PASSAGE TO READ.

Image credit: Science et Vie, by brewbooks. This work is licensed under a CC BY-SA 2.0 license.

I couldn’t let it go – the bad feeling I had after reading that magazine. But I know how confirmation bias works, and I was feeling particularly biased given the recent upswing of feminist discourse across disciplines and culture. So, I recruited a student to test it scientifically. We pored over three months of Nature and Science to find out if women were as visible as men within their pages.

They were not. Men were far more likely to be the corresponding author on scientific papers, more likely to appear as a featured scientist. And not by a small margin – women made up only 15% of corresponding authors, and 8-27% of featured scientists. I expected this; given the dominance of men in higher academic positions it is bound to take time before we see material change in authorship.
But I was surprised by the photographs. There were far fewer photos of women – even among advertisements and stock photos. The degree of male dominance in photos was not trivial, reaching 95% in some types of articles.

DIRECTION A.
Quote the passage on women in Nature and Science from "Image credit: Science" up to and including "change in authorship.".

MATERIAL.

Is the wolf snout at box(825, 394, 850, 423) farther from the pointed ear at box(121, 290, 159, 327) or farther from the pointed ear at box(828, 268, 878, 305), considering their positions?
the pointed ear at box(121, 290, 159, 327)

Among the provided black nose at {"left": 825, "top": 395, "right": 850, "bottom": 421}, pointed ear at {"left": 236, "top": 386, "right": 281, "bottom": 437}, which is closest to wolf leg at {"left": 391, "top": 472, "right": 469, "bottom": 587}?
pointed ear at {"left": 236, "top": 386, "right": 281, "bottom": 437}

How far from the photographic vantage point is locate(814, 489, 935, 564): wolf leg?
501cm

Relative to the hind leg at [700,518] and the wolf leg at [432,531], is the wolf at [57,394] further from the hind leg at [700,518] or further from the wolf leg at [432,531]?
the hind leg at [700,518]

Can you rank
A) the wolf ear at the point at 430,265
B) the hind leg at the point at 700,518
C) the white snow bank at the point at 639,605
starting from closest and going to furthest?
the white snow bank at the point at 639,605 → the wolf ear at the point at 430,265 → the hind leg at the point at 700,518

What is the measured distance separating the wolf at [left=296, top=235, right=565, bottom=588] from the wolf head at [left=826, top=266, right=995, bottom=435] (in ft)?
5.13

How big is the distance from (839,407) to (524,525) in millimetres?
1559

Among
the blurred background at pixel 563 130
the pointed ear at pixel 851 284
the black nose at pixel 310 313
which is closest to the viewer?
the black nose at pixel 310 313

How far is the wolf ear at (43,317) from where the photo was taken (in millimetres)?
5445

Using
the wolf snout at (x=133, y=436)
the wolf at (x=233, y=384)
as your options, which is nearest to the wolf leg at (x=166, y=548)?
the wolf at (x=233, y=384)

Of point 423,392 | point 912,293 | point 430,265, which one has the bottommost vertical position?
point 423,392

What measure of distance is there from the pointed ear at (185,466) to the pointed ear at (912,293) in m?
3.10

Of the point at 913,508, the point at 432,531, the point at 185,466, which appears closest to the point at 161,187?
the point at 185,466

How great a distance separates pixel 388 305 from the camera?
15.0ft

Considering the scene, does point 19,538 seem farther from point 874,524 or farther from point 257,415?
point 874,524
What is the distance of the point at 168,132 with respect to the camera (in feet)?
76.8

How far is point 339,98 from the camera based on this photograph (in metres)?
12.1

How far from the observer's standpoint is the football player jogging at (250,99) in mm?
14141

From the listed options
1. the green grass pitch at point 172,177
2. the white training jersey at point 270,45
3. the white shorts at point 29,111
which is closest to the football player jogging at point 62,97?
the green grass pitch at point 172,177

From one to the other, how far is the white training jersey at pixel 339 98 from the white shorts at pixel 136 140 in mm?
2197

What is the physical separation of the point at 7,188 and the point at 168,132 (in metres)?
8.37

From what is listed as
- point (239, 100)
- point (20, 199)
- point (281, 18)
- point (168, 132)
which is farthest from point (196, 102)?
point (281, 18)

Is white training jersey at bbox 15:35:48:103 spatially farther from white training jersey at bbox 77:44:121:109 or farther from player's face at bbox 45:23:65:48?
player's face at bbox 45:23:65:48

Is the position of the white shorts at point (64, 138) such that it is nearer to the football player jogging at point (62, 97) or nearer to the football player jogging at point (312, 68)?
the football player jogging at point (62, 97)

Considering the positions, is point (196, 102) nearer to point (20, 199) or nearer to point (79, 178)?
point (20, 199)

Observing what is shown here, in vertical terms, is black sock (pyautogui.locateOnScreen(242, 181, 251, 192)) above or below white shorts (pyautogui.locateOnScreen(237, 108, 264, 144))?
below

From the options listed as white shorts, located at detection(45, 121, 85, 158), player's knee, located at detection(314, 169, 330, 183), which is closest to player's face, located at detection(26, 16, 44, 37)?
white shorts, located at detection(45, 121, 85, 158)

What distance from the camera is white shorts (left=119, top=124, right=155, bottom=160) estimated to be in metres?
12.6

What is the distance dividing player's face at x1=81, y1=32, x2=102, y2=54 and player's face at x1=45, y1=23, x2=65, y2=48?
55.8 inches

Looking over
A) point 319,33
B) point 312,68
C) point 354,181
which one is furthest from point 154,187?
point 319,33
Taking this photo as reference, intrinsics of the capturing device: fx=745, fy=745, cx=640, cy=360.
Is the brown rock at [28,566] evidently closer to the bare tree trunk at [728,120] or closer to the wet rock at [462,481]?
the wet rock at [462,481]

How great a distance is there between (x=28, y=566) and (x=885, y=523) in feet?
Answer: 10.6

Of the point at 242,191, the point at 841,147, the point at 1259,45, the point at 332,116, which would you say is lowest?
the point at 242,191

DIRECTION B.
Convert the records from the line with "Relative to the" up to and including the line with "the white snow bank at the point at 639,605 →" into a JSON list of strings, one string per line, leaving out blank lines.

RIGHT ANSWER A.
Image credit: Science et Vie, by brewbooks. This work is licensed under a CC BY-SA 2.0 license.

I couldn’t let it go – the bad feeling I had after reading that magazine. But I know how confirmation bias works, and I was feeling particularly biased given the recent upswing of feminist discourse across disciplines and culture. So, I recruited a student to test it scientifically. We pored over three months of Nature and Science to find out if women were as visible as men within their pages.

They were not. Men were far more likely to be the corresponding author on scientific papers, more likely to appear as a featured scientist. And not by a small margin – women made up only 15% of corresponding authors, and 8-27% of featured scientists. I expected this; given the dominance of men in higher academic positions it is bound to take time before we see material change in authorship.

RIGHT ANSWER B.
[
  "Relative to the hind leg at [700,518] and the wolf leg at [432,531], is the wolf at [57,394] further from the hind leg at [700,518] or further from the wolf leg at [432,531]?",
  "the hind leg at [700,518]",
  "Can you rank",
  "A) the wolf ear at the point at 430,265",
  "B) the hind leg at the point at 700,518",
  "C) the white snow bank at the point at 639,605",
  "starting from closest and going to furthest?",
  "the white snow bank at the point at 639,605 → the wolf ear at the point at 430,265 → the hind leg at the point at 700,518"
]